The Shark Pup Hatching, from bioGraphic

Newly hatched shark pup, by Jordi Chias in bioGraphic.

HERE’S A REMARKABLE PHOTO OF A SHARK PUP HATCHING, published in the terrific science magazine bioGraphic. It’s a small spotted catshark (Scyliorhinus canicula), caught just after its emergence from its egg casing.

That’s its name – small spotted catshark – but the little shark has other common names, including lesser spotted dogfish. Recreational diver are not so likely to see one. S. canicula is a bottom-dweller at depths from 30 to 300 feet/10 to 300 meters in the northeast Atlantic and as deep as 1,300 feet/400 meters in the Mediterranean.

You’re definitely unlikely to see a shark pup hatching. You may have seen its egg capsules, often referred to as mermaid’s purses. According to the Encyclopedia of Life, they’re transparent and generally attached to some solid, like a rock, a wreck or perhaps seaweed.

THE PHOTOGRAPHER’S SHARK PUP HATCHING TALE

The backstory on the shark pup hatching shot by photographer Jordi Chias is almost as remarkable as the image itself.

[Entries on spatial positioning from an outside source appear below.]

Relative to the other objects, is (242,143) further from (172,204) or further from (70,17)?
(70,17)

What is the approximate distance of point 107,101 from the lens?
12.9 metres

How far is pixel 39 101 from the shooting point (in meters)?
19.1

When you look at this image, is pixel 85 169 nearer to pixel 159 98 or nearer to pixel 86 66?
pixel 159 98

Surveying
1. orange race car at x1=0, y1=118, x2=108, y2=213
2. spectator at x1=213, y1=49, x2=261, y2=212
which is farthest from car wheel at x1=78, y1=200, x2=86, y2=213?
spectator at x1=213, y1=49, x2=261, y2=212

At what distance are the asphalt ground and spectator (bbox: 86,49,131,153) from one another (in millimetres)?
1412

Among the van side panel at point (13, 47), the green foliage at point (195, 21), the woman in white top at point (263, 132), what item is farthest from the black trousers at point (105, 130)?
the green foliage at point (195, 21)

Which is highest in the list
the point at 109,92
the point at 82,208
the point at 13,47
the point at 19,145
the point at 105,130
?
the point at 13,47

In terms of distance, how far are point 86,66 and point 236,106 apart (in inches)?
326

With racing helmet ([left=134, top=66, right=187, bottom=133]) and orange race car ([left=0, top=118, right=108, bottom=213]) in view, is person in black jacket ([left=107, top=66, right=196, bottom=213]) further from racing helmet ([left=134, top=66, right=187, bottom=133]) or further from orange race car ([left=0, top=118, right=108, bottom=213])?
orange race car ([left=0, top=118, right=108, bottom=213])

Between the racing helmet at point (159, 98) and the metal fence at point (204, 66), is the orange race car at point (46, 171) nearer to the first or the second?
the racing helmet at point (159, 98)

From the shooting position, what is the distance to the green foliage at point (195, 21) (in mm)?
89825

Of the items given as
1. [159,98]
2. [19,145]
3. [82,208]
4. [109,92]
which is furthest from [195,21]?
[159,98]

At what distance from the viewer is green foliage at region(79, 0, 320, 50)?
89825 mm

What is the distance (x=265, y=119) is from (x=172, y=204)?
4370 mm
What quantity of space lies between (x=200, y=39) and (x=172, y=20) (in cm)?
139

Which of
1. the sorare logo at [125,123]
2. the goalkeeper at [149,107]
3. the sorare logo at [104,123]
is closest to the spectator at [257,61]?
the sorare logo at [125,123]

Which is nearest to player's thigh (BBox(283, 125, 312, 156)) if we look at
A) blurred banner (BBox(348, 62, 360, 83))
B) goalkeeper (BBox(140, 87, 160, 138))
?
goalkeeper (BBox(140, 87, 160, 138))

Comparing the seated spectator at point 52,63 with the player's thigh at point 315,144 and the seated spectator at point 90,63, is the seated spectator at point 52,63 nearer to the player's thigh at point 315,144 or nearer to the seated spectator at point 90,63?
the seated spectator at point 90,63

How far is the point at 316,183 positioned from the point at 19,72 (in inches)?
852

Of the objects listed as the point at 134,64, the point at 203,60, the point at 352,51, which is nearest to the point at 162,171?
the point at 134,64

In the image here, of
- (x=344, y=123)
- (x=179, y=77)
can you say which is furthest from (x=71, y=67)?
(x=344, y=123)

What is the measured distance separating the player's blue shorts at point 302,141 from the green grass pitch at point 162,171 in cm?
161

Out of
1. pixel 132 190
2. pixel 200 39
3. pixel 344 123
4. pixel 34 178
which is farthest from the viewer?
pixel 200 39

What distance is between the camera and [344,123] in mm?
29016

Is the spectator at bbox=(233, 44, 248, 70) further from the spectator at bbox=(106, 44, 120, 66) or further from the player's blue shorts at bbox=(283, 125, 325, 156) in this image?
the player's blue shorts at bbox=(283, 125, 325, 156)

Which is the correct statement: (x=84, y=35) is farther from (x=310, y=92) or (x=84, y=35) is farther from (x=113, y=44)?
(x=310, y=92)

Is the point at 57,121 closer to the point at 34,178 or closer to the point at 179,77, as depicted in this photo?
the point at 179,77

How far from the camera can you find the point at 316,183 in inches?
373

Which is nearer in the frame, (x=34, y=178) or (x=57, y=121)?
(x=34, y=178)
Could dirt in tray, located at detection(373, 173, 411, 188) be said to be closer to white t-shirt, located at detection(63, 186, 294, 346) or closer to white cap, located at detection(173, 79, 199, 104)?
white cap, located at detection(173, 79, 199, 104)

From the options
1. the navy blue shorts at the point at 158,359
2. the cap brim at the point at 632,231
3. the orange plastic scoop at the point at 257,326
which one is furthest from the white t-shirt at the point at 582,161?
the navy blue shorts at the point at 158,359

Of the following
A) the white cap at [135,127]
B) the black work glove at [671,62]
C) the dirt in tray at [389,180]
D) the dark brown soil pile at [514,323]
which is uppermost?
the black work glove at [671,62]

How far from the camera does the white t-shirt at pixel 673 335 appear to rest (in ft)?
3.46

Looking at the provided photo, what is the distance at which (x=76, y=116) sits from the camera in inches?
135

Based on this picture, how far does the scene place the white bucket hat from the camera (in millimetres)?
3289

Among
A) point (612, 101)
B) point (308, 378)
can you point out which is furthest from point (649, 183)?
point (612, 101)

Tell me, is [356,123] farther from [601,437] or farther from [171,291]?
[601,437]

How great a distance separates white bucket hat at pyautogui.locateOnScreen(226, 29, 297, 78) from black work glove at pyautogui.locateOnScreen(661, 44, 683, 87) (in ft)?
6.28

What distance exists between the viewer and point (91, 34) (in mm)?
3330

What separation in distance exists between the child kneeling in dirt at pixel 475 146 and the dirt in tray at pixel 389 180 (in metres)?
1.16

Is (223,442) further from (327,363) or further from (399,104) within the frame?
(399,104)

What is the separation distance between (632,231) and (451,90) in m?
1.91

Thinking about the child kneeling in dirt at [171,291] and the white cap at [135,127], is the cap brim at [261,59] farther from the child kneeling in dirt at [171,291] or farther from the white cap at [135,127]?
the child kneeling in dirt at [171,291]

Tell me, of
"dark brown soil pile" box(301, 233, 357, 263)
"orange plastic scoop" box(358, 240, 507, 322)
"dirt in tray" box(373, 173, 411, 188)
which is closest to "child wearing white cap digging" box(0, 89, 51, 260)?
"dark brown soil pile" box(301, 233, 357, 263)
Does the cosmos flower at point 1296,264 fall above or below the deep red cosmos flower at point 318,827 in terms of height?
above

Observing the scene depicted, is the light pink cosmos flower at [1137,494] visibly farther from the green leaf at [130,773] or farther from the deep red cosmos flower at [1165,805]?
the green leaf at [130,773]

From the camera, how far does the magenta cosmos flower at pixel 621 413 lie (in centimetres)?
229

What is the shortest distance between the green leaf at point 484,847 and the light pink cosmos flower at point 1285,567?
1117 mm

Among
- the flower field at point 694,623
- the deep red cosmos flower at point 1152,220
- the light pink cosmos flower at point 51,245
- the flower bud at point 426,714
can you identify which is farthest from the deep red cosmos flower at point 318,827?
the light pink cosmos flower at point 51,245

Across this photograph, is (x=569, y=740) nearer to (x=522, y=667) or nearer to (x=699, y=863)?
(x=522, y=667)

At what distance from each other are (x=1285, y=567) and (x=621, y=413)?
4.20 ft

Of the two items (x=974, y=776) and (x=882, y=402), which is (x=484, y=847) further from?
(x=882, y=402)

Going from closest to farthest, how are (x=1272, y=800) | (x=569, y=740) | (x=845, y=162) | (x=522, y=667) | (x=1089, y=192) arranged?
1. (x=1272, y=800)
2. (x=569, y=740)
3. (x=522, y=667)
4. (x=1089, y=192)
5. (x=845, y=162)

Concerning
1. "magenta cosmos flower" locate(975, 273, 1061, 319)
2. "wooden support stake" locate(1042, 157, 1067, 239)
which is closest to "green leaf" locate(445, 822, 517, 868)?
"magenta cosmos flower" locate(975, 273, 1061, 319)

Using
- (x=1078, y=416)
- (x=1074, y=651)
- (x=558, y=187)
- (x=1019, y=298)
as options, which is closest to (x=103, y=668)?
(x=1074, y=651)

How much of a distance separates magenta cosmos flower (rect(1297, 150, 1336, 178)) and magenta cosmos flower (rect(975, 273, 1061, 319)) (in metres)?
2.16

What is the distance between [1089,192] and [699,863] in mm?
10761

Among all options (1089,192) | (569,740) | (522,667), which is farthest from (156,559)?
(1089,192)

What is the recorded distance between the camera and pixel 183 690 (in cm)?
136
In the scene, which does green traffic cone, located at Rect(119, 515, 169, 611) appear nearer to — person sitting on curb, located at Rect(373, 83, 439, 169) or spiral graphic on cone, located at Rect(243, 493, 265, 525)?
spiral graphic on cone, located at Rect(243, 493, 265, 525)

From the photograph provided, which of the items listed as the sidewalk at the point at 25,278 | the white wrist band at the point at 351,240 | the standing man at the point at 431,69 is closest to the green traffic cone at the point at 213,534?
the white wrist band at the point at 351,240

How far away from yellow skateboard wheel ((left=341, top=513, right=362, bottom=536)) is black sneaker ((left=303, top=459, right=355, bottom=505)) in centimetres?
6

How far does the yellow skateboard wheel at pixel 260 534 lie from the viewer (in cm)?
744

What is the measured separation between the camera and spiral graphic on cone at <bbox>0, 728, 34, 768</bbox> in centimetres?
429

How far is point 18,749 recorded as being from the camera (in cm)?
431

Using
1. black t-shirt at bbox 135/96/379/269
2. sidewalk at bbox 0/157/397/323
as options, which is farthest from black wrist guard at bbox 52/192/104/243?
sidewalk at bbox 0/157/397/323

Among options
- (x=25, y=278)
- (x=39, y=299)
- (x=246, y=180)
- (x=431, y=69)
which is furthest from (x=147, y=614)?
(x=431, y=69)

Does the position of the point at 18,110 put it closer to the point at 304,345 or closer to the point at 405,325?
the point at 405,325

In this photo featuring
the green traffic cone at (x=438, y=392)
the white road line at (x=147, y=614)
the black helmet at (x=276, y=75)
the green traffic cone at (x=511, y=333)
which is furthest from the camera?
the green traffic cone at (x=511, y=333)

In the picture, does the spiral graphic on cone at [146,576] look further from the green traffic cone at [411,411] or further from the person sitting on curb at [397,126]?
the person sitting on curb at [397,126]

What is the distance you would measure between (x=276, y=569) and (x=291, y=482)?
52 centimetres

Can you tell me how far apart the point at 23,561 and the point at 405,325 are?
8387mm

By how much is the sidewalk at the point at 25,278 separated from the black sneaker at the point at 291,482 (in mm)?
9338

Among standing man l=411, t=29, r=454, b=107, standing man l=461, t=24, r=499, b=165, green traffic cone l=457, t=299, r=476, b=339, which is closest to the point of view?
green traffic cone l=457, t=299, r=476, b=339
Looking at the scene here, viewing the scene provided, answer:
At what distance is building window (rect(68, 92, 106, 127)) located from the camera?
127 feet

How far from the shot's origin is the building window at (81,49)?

Chias spotted the egg on the ocean floor at 80 feet/25 meters in the Balearic Sea (off the Mediterranean  coast of northeastern Spain) some five months before the hatching.

The length of time it takes for a small spotted catshark (that’s its name,to hatch ranges from five to 11 months, depending on the water temperature. Consequently, Chias returned to it regularly and spent a great deal of time in chilly water at 80 feet without being sure when it would hatch.

Finally, the day arrived. “When I arrived late in the afternoon of the day of the hatching,” he says in the bioGraphic article, “the shark already had its head out. I waited  more than an hour, without moving, until it started to wriggle free.”

An adult Scyliorhinus_canicula photographed at an aquarium in Switzerland.

THREE INCHES TO THREE FEET

At hatching, the catshark is only about three inches long. Adults can grow up to as long as three feet. They’re largely bottom-dwellers, hunkering down during the day and cruising the sandy bottom at night seeking crustaceans, mollusks and small fish.

S. canicula is most commonly a fish of the Mediterranean and the northeast and eastern Atlantic, from Norway in the north to North Africa.

As bottom dwellers, they are vulnerable to being bycatch by trawlers’ using bottom nets to catch other species. However, most are thrown back, bioGraphic notes.

PRINCIPAL SOURCES:  “Swimming with Shark Pups,” biographic; “Scyliorhinus canicula,” Encyclopedia of Life.